L’état des lieux n’est guère rassurant, que ce soit pour les drogues licites ou illicites. Ainsi, d’après la dernière enquête faite en 2014, à 11 ans, près de 7 % des ados ont déjà fumé une cigarette. Le chiffre atteint presque 25 % à 13 ans et 52 % à 15 ans: 15 % avouent alors fumer tous les jours, proportion qui double deux ans plus tard. La situation n’est pas plus glorieuse avec l’alcool.

À 11 ans, un ado sur deux en a déjà bu, et à 15 ans, huit sur dix! Et, depuis le début des années 2000, se diffuse l’inquiétante mode du binge drinking. Autrement dit, une alcoolisation ponctuelle mais importante (plus de cinq verres d’affilée, dans un but d’ivresse affiché): à 17 ans, un jeune sur deux dit l’avoir expérimenté dans le mois, et un sur cinq reconnaît même l’avoir fait au moins trois fois.

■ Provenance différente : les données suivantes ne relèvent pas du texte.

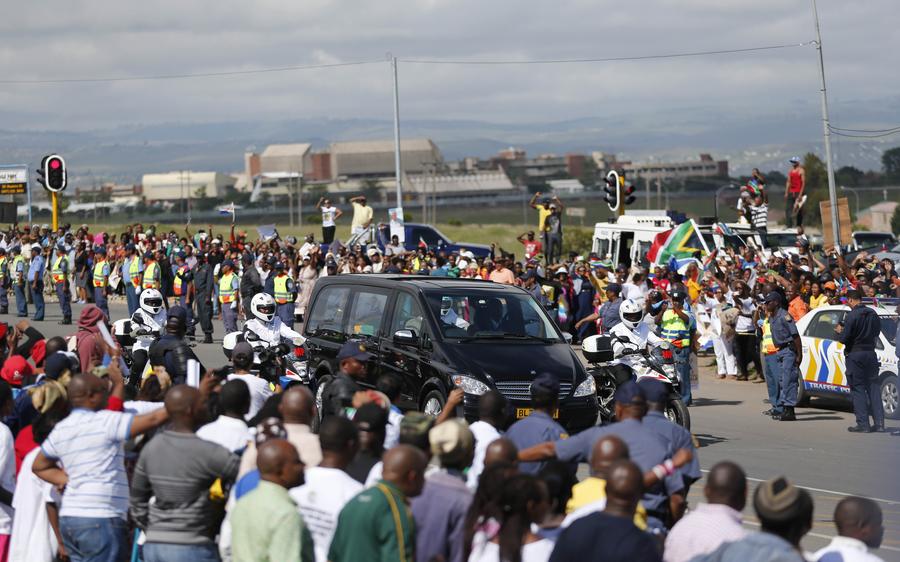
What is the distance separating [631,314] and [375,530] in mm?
9134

Le cannabis fait aussi partie des drogues de la jeunesse: à 17 ans, plus de la moitié des jeunes y ont déjà goûté, et 12,5 % de manière répétée. Le cocktail tabac, alcool et cannabis n’est pas rare: environ 15 % des ados consomment régulièrement les trois (et 40 %, tabac et alcool). Quant à l’expérimentation d’autres drogues illicites, elle reste heureusement rare et occasionnelle. Mais sa fréquence double entre la fin de l’adolescence (17 ans) et la période «jeune adulte» (18-25 ans): de 3 à 4 % qui usent de temps en temps des amphétamines, de la cocaïne ou du MDMA, ils sont ensuite 3 à 7 %.

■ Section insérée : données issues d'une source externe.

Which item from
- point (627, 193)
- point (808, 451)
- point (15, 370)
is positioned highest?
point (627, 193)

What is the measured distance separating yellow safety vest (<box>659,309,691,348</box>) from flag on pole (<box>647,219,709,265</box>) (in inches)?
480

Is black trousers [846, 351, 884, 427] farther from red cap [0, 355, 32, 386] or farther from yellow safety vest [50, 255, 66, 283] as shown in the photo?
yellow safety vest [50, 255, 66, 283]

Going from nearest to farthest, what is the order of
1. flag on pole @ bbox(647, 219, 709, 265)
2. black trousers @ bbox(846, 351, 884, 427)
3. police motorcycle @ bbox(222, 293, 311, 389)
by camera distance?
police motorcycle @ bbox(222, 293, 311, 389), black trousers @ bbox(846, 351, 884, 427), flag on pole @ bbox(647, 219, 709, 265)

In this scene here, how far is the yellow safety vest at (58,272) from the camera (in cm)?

«Retarder l’âge du premier usage»

Selon le rapport de l’OFDT, la tendance sur dix ans n’est pas vraiment à la baisse, du moins pour les ados de 17 ans, qui tendraient à fumer plus et à boire autant, avec davantage d’épisodes d’alcoolisation intensive, le même usage du cannabis, et un niveau d’expérimentation à la hausse pour les autres substances illicites.

On retiendra néanmoins que l’âge de la première cigarette, du premier verre ou du premier joint semble être en recul, avec un niveau de consommation qui a diminué chez les 11-15 ans. Une bonne nouvelle, notamment pour réduire le nombre de comas éthyliques chez les très jeunes (parfois une dizaine d’années) à la suite d’une soirée ou d’un pari, tendance constatée par le personnel des urgences ces dernières années.

Comme le rappelle le Dr William Lowenstein, président de SOS Addictions, retarder l’âge du premier usage est une priorité: «Plus précoce est un usage, plus graves sont les conséquences de cet usage, que ce soit en termes de dépendance, de dommages somatiques, corporels, psychiatriques. Retarder l’âge du premier usage permet donc d’épargner des handicaps, des dépendances, des vies.»